[parislinguists] Appel à contributions Le geste emblème politique

Emilie Née nee.emilie@gmail.com [parislinguists] parislinguists-noreply at yahoogroupes.fr
Sun Dec 14 20:31:12 UTC 2014


*Mots. Les langages du politique*

ENS-Editions

*Appel à contributions pour un dossier *

*publiable en mars 2016 *





*Le geste emblème politique*





La revue *Mots. Les langages du politique* souhaite publier en mars 2016 un
dossier consacré au geste en tant qu’élément non discursif de langage,
d’expression et de communication politiques. « Mouvement du corps […]
visant à exprimer quelque chose » (*Le Petit Robert*, 1982, p. 865), le
geste visé ici n’est pas celui des études sur la « gestuelle » des
personnalités politiques ni celui, coverbal, qui accompagne la parole (cf.
les travaux de G. Calbris) ou se substitue au message verbal dans une
interaction (le geste dit « emblématique » ou « quasi-linguistique »,
marqué culturellement et compréhensible sans la parole).
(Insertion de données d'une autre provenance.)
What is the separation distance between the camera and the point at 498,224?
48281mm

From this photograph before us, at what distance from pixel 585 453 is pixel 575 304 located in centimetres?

La gestualité qui retient notre attention s’apparente à ce que les auteurs
de l’ouvrage *Des gestes en politique… *(Ambroise-Rendu, D’Almeida et
Edelman, 2006, p. 11) appellent les « gestiques » (« ces gestes considérés
comme moyens délibérés et organisés d’expression, sorte de langage
possédant sa grammaire propre »). Ce sont par conséquent des gestes
conscients, volontaires, intentionnels, démonstratifs, revendiqués,
conventionnels, appris, repris, ritualisés, et qui, effectués
individuellement ou collectivement, dans une mise en scène ou une forme de
théâtralité, permettent une expression militante, marquent une identité ou
affirment une appartenance à un groupe ou à une communauté ; ceux qui
constituent des signes visibles, ostentatoires de ralliement, d’engagement
ou de reconnaissance, disent une cause, expriment une allégeance, appellent
à la mobilisation ou servent à résister ou à protester. Généralement dotés
d’une forte charge symbolique ou émotionnelle, ces gestes identitaires
traduisent l’incorporation d’une discipline et portent souvent la marque
d’une codification.

On pense en tout premier lieu à des gestes de protestation ou de salut,
comme le poing levé fermé utilisé par les communistes allemands à partir de
la République de Weimar (Vergnon, 2005), signe opposé au bras levé et à la
main tendue des fascistes, puis des nazis ; aux gestes de victoire (index
et majeur en V, paume vers l’avant) ou aux gestes d’allégeance, comme le
serment politique – celui du jeu de Paume en 1789 (Duccini, 2006).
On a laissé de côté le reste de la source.